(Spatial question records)
↓

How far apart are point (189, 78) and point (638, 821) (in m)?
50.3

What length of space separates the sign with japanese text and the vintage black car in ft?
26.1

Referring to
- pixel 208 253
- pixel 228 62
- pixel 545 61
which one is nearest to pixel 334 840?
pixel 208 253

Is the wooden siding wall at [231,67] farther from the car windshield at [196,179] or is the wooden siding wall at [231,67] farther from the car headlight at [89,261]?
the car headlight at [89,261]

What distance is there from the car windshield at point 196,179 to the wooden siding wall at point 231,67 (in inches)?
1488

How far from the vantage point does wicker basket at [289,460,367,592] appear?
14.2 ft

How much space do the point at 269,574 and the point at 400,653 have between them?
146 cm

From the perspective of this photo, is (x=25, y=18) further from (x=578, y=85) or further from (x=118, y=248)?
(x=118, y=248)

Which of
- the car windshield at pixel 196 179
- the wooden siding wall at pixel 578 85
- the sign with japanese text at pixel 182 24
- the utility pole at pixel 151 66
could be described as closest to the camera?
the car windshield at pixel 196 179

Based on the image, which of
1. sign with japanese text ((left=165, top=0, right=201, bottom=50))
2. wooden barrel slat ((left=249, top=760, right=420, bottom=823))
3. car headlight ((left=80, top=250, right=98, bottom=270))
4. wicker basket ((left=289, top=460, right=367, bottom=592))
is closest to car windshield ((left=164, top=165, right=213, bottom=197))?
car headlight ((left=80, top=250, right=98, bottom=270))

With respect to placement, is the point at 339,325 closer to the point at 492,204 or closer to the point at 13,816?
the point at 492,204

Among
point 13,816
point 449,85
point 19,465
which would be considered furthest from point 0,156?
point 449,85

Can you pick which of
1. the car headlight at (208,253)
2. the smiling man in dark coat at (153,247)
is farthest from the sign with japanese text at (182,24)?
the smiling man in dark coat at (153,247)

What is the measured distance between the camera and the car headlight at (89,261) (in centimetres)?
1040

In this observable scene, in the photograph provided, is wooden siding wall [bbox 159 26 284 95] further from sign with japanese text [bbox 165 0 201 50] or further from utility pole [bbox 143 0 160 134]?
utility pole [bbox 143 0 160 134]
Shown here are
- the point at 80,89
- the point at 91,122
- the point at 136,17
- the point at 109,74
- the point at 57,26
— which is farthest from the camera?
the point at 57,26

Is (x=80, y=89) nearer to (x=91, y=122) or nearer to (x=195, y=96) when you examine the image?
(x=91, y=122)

↑

▶ _Written instruction_: Hand back the material above in full, exactly as written.

▶ _Right answer_:
How far apart are point (189, 78) and point (638, 821) (in m)?
50.3

What length of space separates the sign with japanese text and the vintage black car in ft?
26.1

Referring to
- pixel 208 253
- pixel 228 62
- pixel 545 61
which one is nearest to pixel 334 840?
pixel 208 253

Is the wooden siding wall at [231,67] farther from the car windshield at [196,179] or is the wooden siding wall at [231,67] farther from the car headlight at [89,261]?
the car headlight at [89,261]

What distance is there from the car windshield at point 196,179 to the wooden siding wall at point 231,67 (in inches)?
1488

How far from the vantage point does wicker basket at [289,460,367,592] appear?
14.2 ft

How much space do the point at 269,574 and the point at 400,653 have between them?
146 cm

From the perspective of this photo, is (x=25, y=18) further from (x=578, y=85) or further from (x=118, y=248)?
(x=118, y=248)

Which of
- the car windshield at pixel 196 179
- the wooden siding wall at pixel 578 85
- the sign with japanese text at pixel 182 24
- the utility pole at pixel 151 66
could be described as closest to the camera?
the car windshield at pixel 196 179

Based on the image, which of
1. sign with japanese text ((left=165, top=0, right=201, bottom=50))
2. wooden barrel slat ((left=249, top=760, right=420, bottom=823))
3. car headlight ((left=80, top=250, right=98, bottom=270))
4. wicker basket ((left=289, top=460, right=367, bottom=592))
is closest to car windshield ((left=164, top=165, right=213, bottom=197))?
car headlight ((left=80, top=250, right=98, bottom=270))

With respect to placement, is the point at 339,325 closer to the point at 492,204 or closer to the point at 13,816?
the point at 492,204

Among
point 13,816
point 449,85
point 19,465
which would be considered furthest from point 0,156?
point 449,85

Can you pick which of
1. the car headlight at (208,253)
2. the smiling man in dark coat at (153,247)
is farthest from the sign with japanese text at (182,24)?
the smiling man in dark coat at (153,247)

What is the measured distance between the camera and the car headlight at (89,261) (in centimetres)?
1040

In this observable scene, in the photograph provided, is wooden siding wall [bbox 159 26 284 95] further from sign with japanese text [bbox 165 0 201 50] or further from utility pole [bbox 143 0 160 134]?
utility pole [bbox 143 0 160 134]
Shown here are
- the point at 80,89
- the point at 91,122
- the point at 136,17
- the point at 109,74
- the point at 57,26
— which is farthest from the camera?
the point at 57,26

Is (x=80, y=89) nearer to (x=91, y=122) or nearer to (x=195, y=96) when you examine the image?
(x=91, y=122)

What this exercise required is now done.